How do you rank your writing compared to those you admire?
I think it is very hard to “rank” art of any kind. There are certain authors that I admire and even seek to emulate in ways. Robert E. Howard and H.P. Lovecraft are chief among these. I don’t think I’ll ever be as good as them, but setting a high bar is a great way to push ourselves towards fulfilling our potential.
How long do you have to write for each session before you get “in the groove?”
It varies quite a bit. Sometimes I have entire scenes or chapters in my head and when i sit down to write it just flows. Other times I might spent days or weeks writing out of diligence without ever getting that special spark. I usually mentally prepare myself before a session by reading the last few pages leading up to where I left off, and this helps quite a bit.
Where does your inspiration come from?
A lot of my inspiration comes from classic science fiction and fantasy, especially the work that appeared in the pulp magazines of the early 20th century. Things like Robert E Howard’s Conan, H.P. Lovecraft’s mythos, and the tales of Jules de Grandin by Seabury Quinn are big influences. I also read a lot of the TSR books in the 80’s and 90’s, like Dragonlance and Forgotten Realms. Weis and Hickman were very influential to me, as well as R. A. Salvatore. Outside of literature, life is an inspiration. We can look around at the state of our own world and find all kinds of stories to be told and issues to be discussed. I feel that scifi and fantasy are great lenses through which to examine our own societies and values.
When was that moment when you realized that language had power?
Reading The Pit and the Pendulum by Edgar Allen Poe in elementary school, and actually feeling the anticipation and dread of the protagonist.
If you could sit down with one writer from any period who would it be?
It’s so hard to choose just one! I’m torn between different authors, because i want to ask them about their specific strengths in the field. Having to choose just one, I would say Robert E. Howard. His career combined a prolific amount of productivity with an amazingly imagined fantasy world and colorful characters. From both a creative and business standpoint, conversing with him would be most beneficial.
If the universal super being came down right now and said, “I give you two choices. 1.I will give you 100 million dollars for your work, but no one will ever be able to read a word you write, or 2. You can never ever benefit even one dollar ever off of your work, but 100 million people will read every book you ever write.
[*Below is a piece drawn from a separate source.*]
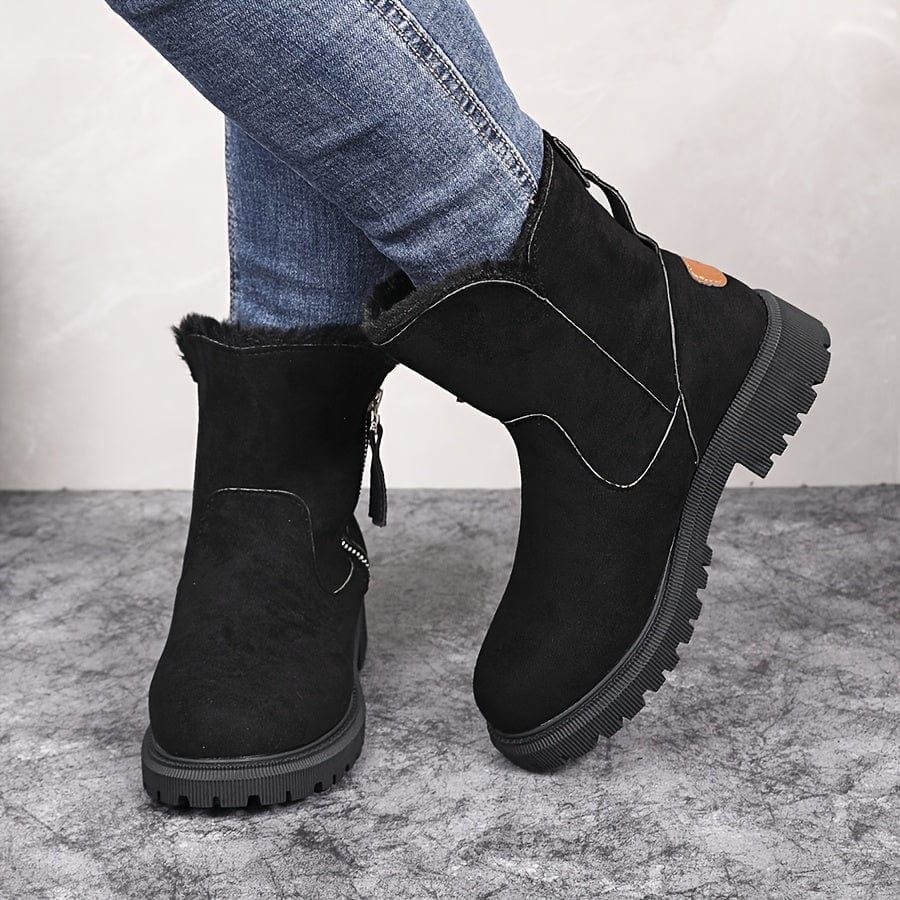 Close view of the deep lug tread on the sole of the ankle boots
Which one do you pick?
There’s not even an option here. The point of writing is for it to be read, so I would take the 100 million readers over the money. What’s the point of writing if nobody reads it? Despite the money, it would still feel like a wasted life. I may die penniless, but I have published written words that will far outlive my own time on the Earth. In this way, I consider my legacy to be immortal. Money cannot buy that.
When did you know that writing was what you were going to make your life’s work? Or is it?
That’s a twisty one for me. I knew when I was about 15 that I WANTED to make writing my life’s work, but at the time (1990’s) the chances of actually getting published were very low. There were no eBooks and — as far as I remember — no ways to self-publish. I worked on writing over the years, but never took it to the level of being a career instead of a hobby. I recently retired due to medical reasons, so I am using this time to fulfill my life’s dream. I say I’ve been practicing for 25 years, and learning from life, and now I’m ready to write as a professional.
B.K. Bass writes at his studio in Tennessee. He enjoys crafting science fiction, fantasy, and gothic horror. B.K. has long been an avid reader, film buff, and all-around geek.